Photo : Lucy Lambriex / Getty Images
Dans mon billet du 21 août, j’avançais que le gouvernement Marois lance non seulement un méga «ballon» politique avec sa Charte, mais que minoritaire et à moins de 30% d’appuis dans les sondages, il espère surtout y trouver la bouée électorale dont il a tant besoin.
D’une pierre trois coups, il tente en même temps de reprendre le contrôle de l’ordre du jour politique dès avant une session parlementaire qui s’annonçait déjà houleuse. Et jusqu’à maintenant, ça fonctionne.
C’est ce qui explique la mise en scène élaborée à laquelle les Québécois assistent depuis plusieurs jours. Et ça ne fait que commencer.
1er acte : une «fuite» au Journal de Montréal – aussi providentielle que détaillée -, d’une possible interdiction massive du port de signes religieux pour les employés des secteurs public et parapublic. L’interdiction serait imposée à géométrie variable selon qu’une institution ferait ou non une demande de «retrait». Le tout, en gardant le crucifix en pleine Assemblée nationale sous prétexte qu’il serait un objet «patrimonial» et non pas religieux.
2e acte : silence radio de deux jours des ministres et première ministre. Personne ne confirme, mais personne n’infirme. Les ficelles sont aussi visibles qu’un sapin de Noël dans une synagogue.
3e acte : le silence terminé, Bernard Drainville, ministre responsable de la préparation de la Charte des valeurs québécoises, donne quelques entrevues. En fait, il amorce un lent effeuillage sur le contenu possible d’une «proposition» qu’il ne présenterait que d’«ici quelques semaines» tout en répétant qu’il faut «attendre» pour en connaître le vrai contenu.
4e acte : jeudi, à l’entrée d’un conseil des ministres très attendu, pendant que Pauline Marois passe en coup de vent et refuse de commenter, ses ministres-clés de la filière «identitaire» défilent un à un devant les caméras. Chacun livre son message bien huilé : le gouvernement fera preuve de «leadership»; les règles (qu’on ne donne pas) seront «claires»; il bravera la «tempête» comme le PQ l’avait fait en 1997 avec l’adoption de la loi 101; etc..

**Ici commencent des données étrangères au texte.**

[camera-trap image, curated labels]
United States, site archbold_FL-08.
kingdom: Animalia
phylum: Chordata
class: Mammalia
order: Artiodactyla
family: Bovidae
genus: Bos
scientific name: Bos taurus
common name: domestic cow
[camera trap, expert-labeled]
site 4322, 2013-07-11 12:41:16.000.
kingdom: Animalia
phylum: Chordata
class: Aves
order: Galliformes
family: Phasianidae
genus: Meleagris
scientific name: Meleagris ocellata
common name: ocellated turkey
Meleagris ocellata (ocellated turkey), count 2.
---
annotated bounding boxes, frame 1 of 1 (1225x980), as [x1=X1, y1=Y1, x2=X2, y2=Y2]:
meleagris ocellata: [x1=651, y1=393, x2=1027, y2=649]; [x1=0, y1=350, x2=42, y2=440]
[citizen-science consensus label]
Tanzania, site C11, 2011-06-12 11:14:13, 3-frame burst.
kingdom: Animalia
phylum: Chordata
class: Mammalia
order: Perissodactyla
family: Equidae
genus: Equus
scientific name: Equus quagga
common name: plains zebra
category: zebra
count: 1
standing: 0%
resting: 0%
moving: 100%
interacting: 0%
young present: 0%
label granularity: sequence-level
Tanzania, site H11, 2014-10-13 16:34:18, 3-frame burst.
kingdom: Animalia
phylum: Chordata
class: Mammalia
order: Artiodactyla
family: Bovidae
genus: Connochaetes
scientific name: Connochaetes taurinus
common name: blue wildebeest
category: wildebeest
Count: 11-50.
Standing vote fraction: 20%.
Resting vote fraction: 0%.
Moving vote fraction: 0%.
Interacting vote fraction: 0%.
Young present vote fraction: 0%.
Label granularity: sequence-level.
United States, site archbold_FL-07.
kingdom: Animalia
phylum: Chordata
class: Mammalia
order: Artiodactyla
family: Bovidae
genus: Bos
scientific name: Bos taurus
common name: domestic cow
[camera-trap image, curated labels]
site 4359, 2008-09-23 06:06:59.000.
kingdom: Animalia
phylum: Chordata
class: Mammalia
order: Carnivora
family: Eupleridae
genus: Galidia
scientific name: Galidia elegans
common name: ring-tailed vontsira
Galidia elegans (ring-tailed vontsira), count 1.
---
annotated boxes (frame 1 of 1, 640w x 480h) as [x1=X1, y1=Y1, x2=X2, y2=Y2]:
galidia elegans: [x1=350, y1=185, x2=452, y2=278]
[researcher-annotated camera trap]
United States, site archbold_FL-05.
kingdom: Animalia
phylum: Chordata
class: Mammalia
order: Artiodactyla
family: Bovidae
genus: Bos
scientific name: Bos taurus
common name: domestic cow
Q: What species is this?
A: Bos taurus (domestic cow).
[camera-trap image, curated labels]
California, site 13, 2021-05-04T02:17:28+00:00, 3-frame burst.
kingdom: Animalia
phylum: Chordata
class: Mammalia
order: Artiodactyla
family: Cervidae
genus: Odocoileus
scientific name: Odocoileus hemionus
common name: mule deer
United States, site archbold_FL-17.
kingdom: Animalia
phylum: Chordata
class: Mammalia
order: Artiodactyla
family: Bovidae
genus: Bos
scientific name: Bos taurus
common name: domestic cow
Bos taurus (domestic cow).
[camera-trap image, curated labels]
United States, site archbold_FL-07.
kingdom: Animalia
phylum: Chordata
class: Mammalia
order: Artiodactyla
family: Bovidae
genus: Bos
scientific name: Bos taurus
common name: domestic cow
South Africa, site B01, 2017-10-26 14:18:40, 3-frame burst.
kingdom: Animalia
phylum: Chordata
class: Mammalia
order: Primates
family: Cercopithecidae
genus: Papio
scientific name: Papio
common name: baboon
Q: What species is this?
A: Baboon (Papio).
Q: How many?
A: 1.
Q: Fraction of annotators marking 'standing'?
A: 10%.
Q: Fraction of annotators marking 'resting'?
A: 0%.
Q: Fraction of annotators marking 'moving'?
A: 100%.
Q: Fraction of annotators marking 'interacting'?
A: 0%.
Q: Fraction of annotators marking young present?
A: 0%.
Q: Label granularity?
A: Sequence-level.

5e acte : vendredi, de nouvelles fuites dans les médias s’ajoutent. Citant «une source bien au fait du dossier», Le Devoir liste quatre «conditions» qui baliseraient les demandes d’accommodement raisonnable de type religieux.
The Gazette, quant à elle, fait état de rencontres privées tenues récemment entre le ministre Drainville et des leaders de quelques lobbys religieux. Ces derniers confirment que le projet de Charte pourrait contenir un «droit de retrait» – un genre de laïcité à la carte -, pouvant permettre à des institutions publiques visées – hôpital, cégep ou autre -, de se soustraire à l’interdiction de port de signes religieux par les employés.
6 e acte : cinq jours après la première fuite, Pauline Marois «commente» enfin la nouvelle. Plus précisément, elle reprend les messages lancés le jeudi d’avant par ses ministres disant que ce qui nous divise, c’est l’absence de règles claires; qu’on fera preuve de leadership; que ce sera un projet de société aussi important que la Loi 101; etc..
Puis, en cadeau, une belle cerise sur le gâteau : lundi, un énième sondage réitère trois données cruciales pour le gouvernement:
1) l’opposition marquée et amplement connue de l’électorat francophone à tout accommodement de type religieux;
2) l’appui majoritaire à la conservation du crucifix de Maurice Duplessis à l’Assemblée nationale;
3) l’appui majoritaire à l’interdiction élargie du port de signes religieux dans les secteurs publics et parapublics.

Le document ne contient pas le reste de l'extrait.